### Instructions for the task
Starting at the line that contains "The image, at" and ending with the last of the rows, copy out every line again, requests included. Multiply each distance in the answers by 1.3 and round it to a whole number, with halves going up.

[begin Data for this exercise]

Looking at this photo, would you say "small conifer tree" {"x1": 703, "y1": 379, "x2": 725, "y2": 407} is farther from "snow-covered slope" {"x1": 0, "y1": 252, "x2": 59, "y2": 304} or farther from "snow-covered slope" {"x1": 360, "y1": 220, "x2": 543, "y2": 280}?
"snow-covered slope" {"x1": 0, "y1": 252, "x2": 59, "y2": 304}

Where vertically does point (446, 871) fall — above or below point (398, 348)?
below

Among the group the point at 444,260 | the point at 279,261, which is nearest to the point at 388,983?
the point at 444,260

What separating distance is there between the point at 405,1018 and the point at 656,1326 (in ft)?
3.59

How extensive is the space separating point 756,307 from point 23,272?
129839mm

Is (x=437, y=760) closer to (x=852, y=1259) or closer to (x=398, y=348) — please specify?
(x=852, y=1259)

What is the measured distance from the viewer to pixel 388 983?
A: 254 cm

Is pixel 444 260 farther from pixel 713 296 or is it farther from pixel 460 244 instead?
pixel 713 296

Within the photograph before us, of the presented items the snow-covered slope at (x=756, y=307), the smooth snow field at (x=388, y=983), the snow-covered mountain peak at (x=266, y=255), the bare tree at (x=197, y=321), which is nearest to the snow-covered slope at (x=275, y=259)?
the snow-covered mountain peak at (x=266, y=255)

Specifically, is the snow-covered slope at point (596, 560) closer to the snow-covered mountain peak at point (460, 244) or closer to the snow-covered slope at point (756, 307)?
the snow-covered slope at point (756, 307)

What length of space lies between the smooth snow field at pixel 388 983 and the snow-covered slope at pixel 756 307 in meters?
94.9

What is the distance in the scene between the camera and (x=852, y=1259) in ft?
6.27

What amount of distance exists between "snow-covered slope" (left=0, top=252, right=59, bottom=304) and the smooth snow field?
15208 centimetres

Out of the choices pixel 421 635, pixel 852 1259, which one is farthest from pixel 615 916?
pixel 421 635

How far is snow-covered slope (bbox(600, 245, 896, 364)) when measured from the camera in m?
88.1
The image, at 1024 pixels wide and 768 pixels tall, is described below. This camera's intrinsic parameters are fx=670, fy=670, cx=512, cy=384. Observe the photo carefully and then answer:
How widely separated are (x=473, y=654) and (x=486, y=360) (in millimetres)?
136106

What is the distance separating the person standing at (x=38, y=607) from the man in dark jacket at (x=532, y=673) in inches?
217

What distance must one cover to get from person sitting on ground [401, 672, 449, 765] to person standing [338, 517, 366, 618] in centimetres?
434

[end Data for this exercise]

### Task solution
The image, at 1024 pixels wide and 768 pixels tall, is described below. This camera's intrinsic parameters are fx=670, fy=670, cx=512, cy=384. Observe the photo carefully and then answer:
How widely separated are (x=473, y=654) and (x=486, y=360) (in millimetres)?
176938

What is the distance separating the person standing at (x=38, y=607) from the man in dark jacket at (x=532, y=673) in inches?
282

What distance must one cover to get from person sitting on ground [401, 672, 449, 765] to person standing [338, 517, 366, 618] in centimetres?
564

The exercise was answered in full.